Microsoft co-founder Paul Allen recently invested in an online voting technology company. Allen is not generally known for making high risk (or failed) investments, so his stake in building and growing online voting technology is a big vote of confidence.
While the United States may have a way to go before we see online voting opportunities for civilians in federal, state and local elections, that time has already arrived for member organizations like associations, cooperatives, credit unions and more.
So, why should your organization invest in online voting and prepare for modern participation methods?
The future is now
Thousands of organizations are already safely and successfully utilizing online voting. And interest in online voting technology (as evidenced by Allen’s investment) is growing rapidly. Incorporating online voting into your elections is no longer cutting edge, it’s becoming the norm. And if you’re not preparing for it, you’re already behind the curve.
Your organization wants and needs to increase voter engagement and participation. When members can securely log on from their computer or mobile device and vote in two minutes or less, your voting process is more effective.
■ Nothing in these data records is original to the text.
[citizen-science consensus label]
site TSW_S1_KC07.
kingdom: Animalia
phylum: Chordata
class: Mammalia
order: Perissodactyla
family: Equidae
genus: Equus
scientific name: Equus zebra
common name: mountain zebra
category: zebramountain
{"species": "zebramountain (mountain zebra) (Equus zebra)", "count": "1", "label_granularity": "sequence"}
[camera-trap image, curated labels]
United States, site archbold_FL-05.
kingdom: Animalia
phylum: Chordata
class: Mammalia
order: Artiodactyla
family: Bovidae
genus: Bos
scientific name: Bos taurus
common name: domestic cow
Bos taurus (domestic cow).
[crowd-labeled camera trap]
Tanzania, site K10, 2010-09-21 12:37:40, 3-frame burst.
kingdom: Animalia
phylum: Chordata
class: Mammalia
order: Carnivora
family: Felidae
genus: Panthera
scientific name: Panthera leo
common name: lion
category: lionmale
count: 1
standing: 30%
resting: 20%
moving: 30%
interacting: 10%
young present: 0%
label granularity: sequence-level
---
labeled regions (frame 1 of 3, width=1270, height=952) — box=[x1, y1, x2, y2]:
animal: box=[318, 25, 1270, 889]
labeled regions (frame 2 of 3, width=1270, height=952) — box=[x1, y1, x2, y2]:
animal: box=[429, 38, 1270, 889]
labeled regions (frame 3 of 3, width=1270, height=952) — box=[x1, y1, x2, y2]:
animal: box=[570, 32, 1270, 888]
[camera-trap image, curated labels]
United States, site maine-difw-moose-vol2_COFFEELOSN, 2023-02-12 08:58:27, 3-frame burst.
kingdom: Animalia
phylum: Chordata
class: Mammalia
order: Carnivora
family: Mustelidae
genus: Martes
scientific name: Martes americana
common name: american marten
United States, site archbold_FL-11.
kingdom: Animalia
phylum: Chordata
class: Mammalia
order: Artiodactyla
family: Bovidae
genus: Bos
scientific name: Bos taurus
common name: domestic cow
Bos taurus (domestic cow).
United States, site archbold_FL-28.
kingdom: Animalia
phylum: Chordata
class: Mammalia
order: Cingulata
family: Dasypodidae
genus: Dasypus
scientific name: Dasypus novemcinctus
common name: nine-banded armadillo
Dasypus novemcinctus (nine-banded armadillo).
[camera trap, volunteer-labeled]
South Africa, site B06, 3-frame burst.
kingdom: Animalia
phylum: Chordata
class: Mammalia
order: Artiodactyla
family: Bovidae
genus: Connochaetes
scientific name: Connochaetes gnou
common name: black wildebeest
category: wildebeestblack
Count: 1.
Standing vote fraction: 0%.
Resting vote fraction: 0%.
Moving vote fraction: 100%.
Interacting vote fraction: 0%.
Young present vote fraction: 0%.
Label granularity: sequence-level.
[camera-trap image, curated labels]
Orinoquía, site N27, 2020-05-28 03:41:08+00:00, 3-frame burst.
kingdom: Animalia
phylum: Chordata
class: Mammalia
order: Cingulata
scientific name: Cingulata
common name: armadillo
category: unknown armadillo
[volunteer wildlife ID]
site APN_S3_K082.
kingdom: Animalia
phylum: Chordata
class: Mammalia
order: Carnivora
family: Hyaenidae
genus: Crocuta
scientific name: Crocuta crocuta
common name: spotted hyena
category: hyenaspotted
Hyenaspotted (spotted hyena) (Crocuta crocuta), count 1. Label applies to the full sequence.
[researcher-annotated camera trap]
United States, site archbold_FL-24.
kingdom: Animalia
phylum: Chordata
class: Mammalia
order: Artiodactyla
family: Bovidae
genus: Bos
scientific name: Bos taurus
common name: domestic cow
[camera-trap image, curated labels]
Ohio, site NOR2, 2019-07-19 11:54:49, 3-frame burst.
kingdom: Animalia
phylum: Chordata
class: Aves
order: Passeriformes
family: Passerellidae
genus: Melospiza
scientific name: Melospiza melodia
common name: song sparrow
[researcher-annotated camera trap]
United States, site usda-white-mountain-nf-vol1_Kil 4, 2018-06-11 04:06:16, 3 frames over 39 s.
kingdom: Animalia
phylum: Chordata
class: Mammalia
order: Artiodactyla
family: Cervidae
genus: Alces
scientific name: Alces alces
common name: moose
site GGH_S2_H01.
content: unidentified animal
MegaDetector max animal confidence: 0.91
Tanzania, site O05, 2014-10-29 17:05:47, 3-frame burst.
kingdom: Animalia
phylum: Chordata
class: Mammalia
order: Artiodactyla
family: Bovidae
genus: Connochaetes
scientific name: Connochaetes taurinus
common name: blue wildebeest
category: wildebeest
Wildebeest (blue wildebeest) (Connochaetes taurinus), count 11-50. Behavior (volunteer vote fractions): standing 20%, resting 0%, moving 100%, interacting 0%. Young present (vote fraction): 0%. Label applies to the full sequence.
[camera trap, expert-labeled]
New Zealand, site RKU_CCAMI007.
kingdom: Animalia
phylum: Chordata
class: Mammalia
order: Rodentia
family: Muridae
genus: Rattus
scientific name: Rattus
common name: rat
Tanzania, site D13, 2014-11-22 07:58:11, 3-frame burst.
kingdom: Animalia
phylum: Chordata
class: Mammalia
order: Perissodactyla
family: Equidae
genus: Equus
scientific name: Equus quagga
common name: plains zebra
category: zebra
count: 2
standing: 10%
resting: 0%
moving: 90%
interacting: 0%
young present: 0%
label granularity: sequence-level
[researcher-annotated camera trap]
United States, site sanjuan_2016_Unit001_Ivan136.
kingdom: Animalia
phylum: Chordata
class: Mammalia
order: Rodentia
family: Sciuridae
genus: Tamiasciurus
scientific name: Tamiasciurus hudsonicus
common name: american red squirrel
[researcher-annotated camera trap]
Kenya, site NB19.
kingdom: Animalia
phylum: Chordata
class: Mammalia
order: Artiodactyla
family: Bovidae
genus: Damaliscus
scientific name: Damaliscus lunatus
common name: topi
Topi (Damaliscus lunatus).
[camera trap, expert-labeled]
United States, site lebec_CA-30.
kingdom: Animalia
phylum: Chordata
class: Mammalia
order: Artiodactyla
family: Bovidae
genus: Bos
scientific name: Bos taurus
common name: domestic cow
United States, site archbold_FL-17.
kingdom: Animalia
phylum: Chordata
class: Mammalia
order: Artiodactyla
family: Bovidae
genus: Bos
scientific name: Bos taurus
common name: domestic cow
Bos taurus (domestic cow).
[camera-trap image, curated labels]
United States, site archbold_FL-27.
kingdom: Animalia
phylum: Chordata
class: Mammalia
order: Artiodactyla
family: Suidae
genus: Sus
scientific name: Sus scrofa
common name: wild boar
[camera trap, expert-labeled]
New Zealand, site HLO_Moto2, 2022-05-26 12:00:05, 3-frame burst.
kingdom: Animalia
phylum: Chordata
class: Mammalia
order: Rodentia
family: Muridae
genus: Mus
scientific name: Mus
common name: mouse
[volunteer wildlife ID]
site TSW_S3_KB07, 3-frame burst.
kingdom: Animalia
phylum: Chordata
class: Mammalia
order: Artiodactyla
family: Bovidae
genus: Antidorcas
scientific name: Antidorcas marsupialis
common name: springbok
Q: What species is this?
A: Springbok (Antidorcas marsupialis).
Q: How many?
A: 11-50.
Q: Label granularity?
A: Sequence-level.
And members appreciate the convenient option.
Safe and secure
Organizations are, understandably, apprehensive about the safety and security of online voting. We can only speak to our own technology, so here’s how we protect the online elections we manage:
- Voting websites hosted in a secure server environment
- Websites only accessible to authorized members through unique voter logins and passwords
- Online ballots transmitted using SSL (aka “bank-level”) encryption technology
- Passive and active network and security monitoring services to prevent unauthorized access
- The use of an enterprise-level data center.
High-tech fraud prevention
Voter fraud is a frequently used buzzword, but online voting prevents duplicate ballots by immediately disabling unique login information after a ballot is submitted. Members receive an email message confirming their ballot has been received. The IP addresses of voters are also tracked to ensure all votes are legitimate.
If your organization is not yet ready to implement online voting, the time to prepare for that change is now. Update your policies and bylaws on voting participation methods so you’re ready when the time is right.